Aspects of the technology described herein relate to a new type of deep neural network (DNN). The new DNN is described herein as a deep neural support vector machine (DNSVM). Traditional DNNs use the multinomial logistic regression (softmax activation) at the top layer and underlying layers for training. The new DNN instead uses a support vector machine (SVM) as one or more layers, including the top layer. The technology described herein can use one of two training algorithms to train the DNSVM to learn parameters of SVM and DNN in the maximum-margin criteria. The first training method is a frame-level training. In the frame-level training, the new model is shown to be related to the multi-class SVM with DNN features. The second training method is the sequence-level training. The sequence-level training is related to the structured SVM with DNN features and HMM state transition features.

Description

    CROSS-REFERENCE TO RELATED APPLICATIONS
  • This application is a continuation of International Application PCT/CN2015/076857, filed on Apr. 17, 2015, entitled “ Deep Neural Support Vector Machines,” the entirety of which is hereby incorporated by reference.
  • BACKGROUND
  • Automatic speech recognition (ASR) can use language models for determining plausible word sequences for a given language or application domain. A deep neural network (DNN) can be used for speech recognition and image processing. The power of a DNN comes from its deep and wide network structure having a very large number of parameters. Yet, the performance of the DNN can be tied directly to the quality and quantity of the data used to train the DNN. The DNN systems can do a good job interpreting inputs similar to those in the training data, but can lack a robustness that allows the DNN to correctly interpret inputs that are not found within the training data, for example, when background noise is present.
  • SUMMARY
  • This summary is provided to introduce a selection of concepts in a simplified form that are further described below in the detailed description. This summary is not intended to identify key features or essential features of the claimed subject matter, nor is it intended to be used in isolation as an aid in determining the scope of the claimed subject matter.
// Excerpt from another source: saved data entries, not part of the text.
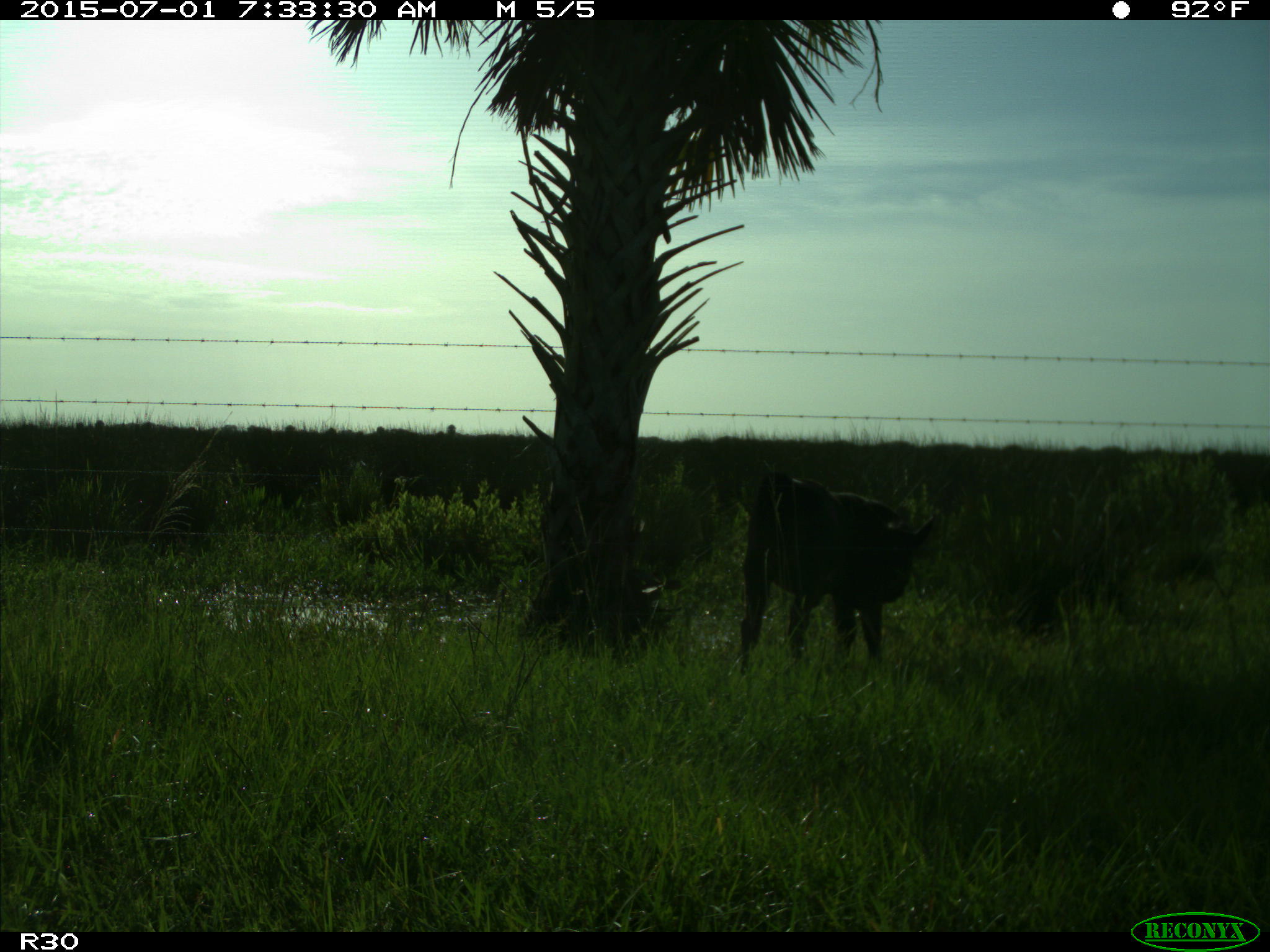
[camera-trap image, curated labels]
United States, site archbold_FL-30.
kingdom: Animalia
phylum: Chordata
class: Mammalia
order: Artiodactyla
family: Bovidae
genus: Bos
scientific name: Bos taurus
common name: domestic cow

  • The technology described herein relates to a new type of deep neural network (DNN). The new DNN is described herein as a deep neural support vector machine (DNSVM). Traditional DNNs use the multinomial logistic regression (softmax activation) at the top layer and underlying layers for training. The new DNN instead uses a support vector machine (SVM) as one or more layers, including the top layer. The technology described herein can use one of two training algorithms to train the DNSVM to learn parameters of SVM and DNN in the maximum-margin criteria. The first training method is a frame-level training. In the frame-level training, the new model is shown to be related to the multiclass SVM with DNN features. The second training method is the sequence-level training. The sequence-level training is related to the structured SVM with DNN features and hidden Markov model (HMM) state transition features.
  • The DNSVM decoding process can use the DNN-HMM hybrid system but with frame-level posterior probabilities replaced by scores from the SVM.
  • The DNSVM improves the ASR system's performance, especially in terms of robustness, to provide an improved user experience. The improved robustness creates a more efficient user interface by allowing the ASR to correctly interpret a wider variety of user utterances.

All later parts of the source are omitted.